RECORD EXCERPTS start
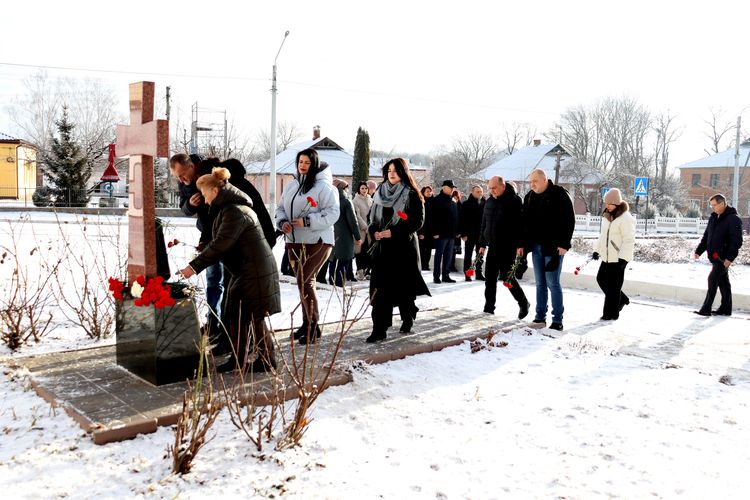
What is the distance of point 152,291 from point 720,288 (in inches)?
314

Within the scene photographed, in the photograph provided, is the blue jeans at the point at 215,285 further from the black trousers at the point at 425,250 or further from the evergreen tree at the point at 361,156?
the evergreen tree at the point at 361,156

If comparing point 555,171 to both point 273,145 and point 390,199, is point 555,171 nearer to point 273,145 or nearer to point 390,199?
point 273,145

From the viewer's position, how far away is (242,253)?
477 centimetres

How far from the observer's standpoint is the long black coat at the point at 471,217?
1232cm

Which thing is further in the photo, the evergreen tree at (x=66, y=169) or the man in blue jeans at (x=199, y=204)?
the evergreen tree at (x=66, y=169)

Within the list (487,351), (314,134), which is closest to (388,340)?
(487,351)

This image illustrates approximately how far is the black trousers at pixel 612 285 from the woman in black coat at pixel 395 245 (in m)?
3.14

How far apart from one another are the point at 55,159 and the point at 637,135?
52050 mm

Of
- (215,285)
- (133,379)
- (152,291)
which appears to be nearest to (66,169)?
(215,285)

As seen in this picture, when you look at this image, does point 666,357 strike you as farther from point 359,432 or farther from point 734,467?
point 359,432

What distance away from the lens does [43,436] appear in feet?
12.5

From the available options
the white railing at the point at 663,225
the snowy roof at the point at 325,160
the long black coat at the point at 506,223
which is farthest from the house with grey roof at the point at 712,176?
the long black coat at the point at 506,223

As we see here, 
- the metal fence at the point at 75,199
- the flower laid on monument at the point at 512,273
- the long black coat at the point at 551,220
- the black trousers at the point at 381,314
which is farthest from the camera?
the metal fence at the point at 75,199

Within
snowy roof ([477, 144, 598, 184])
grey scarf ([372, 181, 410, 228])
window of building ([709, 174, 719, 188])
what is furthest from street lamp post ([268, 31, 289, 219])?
RECORD EXCERPTS end
▶ **GOAL OF THE EXERCISE**
Copy every entry above word for word, leaving out the pictures.

▶ **EXERCISE RESULT**
What is the distance of point 152,291 from point 720,288 (in inches)?
314

Within the scene photographed, in the photograph provided, is the blue jeans at the point at 215,285 further from the black trousers at the point at 425,250 or further from the evergreen tree at the point at 361,156?
the evergreen tree at the point at 361,156

If comparing point 555,171 to both point 273,145 and point 390,199, is point 555,171 nearer to point 273,145 or nearer to point 390,199?
point 273,145

From the viewer's position, how far away is (242,253)?
477 centimetres

How far from the observer's standpoint is the long black coat at the point at 471,217?
1232cm

Which thing is further in the photo, the evergreen tree at (x=66, y=169) or the man in blue jeans at (x=199, y=204)?
the evergreen tree at (x=66, y=169)

Within the list (487,351), (314,134), which is closest to (388,340)?
(487,351)

This image illustrates approximately how far is the black trousers at pixel 612 285 from the woman in black coat at pixel 395 245 (in m)?
3.14

How far apart from one another are the point at 55,159 and the point at 637,135?
52050 mm

Of
- (215,285)
- (133,379)
- (152,291)
which appears to be nearest to (66,169)?
(215,285)

As seen in this picture, when you look at this image, does point 666,357 strike you as farther from point 359,432 or farther from point 734,467?
point 359,432

What distance away from the lens does [43,436] appear in feet?
12.5

From the available options
the white railing at the point at 663,225
the snowy roof at the point at 325,160
the long black coat at the point at 506,223
which is farthest from the house with grey roof at the point at 712,176?
the long black coat at the point at 506,223

As we see here, 
- the metal fence at the point at 75,199
- the flower laid on monument at the point at 512,273
- the long black coat at the point at 551,220
- the black trousers at the point at 381,314
which is farthest from the camera?
the metal fence at the point at 75,199

Within
snowy roof ([477, 144, 598, 184])
grey scarf ([372, 181, 410, 228])
window of building ([709, 174, 719, 188])
what is furthest from street lamp post ([268, 31, 289, 219])?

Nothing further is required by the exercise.